======== Data for this exercise ========

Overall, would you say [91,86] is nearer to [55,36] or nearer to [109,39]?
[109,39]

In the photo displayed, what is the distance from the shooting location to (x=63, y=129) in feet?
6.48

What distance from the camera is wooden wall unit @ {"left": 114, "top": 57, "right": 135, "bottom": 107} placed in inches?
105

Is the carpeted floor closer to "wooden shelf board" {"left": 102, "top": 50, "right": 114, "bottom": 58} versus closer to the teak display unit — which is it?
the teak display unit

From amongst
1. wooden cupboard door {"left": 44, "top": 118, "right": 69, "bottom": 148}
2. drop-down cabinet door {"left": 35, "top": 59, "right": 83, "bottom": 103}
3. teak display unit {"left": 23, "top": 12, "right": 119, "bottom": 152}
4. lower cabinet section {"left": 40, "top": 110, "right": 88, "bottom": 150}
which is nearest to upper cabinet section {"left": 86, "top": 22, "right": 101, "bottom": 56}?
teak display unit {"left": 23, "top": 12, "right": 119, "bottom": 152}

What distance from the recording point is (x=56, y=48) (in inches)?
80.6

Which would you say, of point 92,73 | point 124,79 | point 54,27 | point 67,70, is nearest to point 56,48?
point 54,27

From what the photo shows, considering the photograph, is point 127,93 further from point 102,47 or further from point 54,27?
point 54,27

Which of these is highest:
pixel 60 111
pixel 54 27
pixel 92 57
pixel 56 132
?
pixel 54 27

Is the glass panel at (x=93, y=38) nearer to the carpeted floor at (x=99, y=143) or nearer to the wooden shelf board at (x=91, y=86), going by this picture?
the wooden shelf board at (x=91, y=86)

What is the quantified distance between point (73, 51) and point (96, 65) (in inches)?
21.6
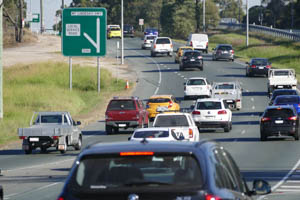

========

> Written instruction: Reproduce the material above verbatim in its entirety, leaving out the pictures.

> Expected answer:
Overall, would you say [91,86] is nearer to [55,36] or nearer to [109,39]?
[109,39]

In the photo displayed, what is the distance from the shooting location to (x=63, y=129) in feet?
6.48

What distance from the camera is wooden wall unit @ {"left": 114, "top": 57, "right": 135, "bottom": 107} placed in inches?
105

Is the carpeted floor closer to "wooden shelf board" {"left": 102, "top": 50, "right": 114, "bottom": 58} versus closer to the teak display unit — which is it?
the teak display unit

From amongst
1. wooden cupboard door {"left": 44, "top": 118, "right": 69, "bottom": 148}
2. drop-down cabinet door {"left": 35, "top": 59, "right": 83, "bottom": 103}
3. teak display unit {"left": 23, "top": 12, "right": 119, "bottom": 152}
4. lower cabinet section {"left": 40, "top": 110, "right": 88, "bottom": 150}
which is nearest to upper cabinet section {"left": 86, "top": 22, "right": 101, "bottom": 56}?
teak display unit {"left": 23, "top": 12, "right": 119, "bottom": 152}

What distance from the recording point is (x=56, y=48) (in inches)?
80.6

Which would you say, of point 92,73 | point 124,79 | point 54,27 | point 67,70, is nearest to point 56,48?
point 54,27

From what the photo shows, considering the photograph, is point 127,93 further from point 102,47 or further from point 54,27?
point 54,27

Which of these is highest:
pixel 60 111
pixel 54 27
pixel 92 57
pixel 56 132
?
pixel 54 27

Is the glass panel at (x=93, y=38) nearer to the carpeted floor at (x=99, y=143) or nearer to the wooden shelf board at (x=91, y=86), going by this picture?
the wooden shelf board at (x=91, y=86)

What is the quantified distance between point (73, 51) and point (96, 65) (in inches)?
21.6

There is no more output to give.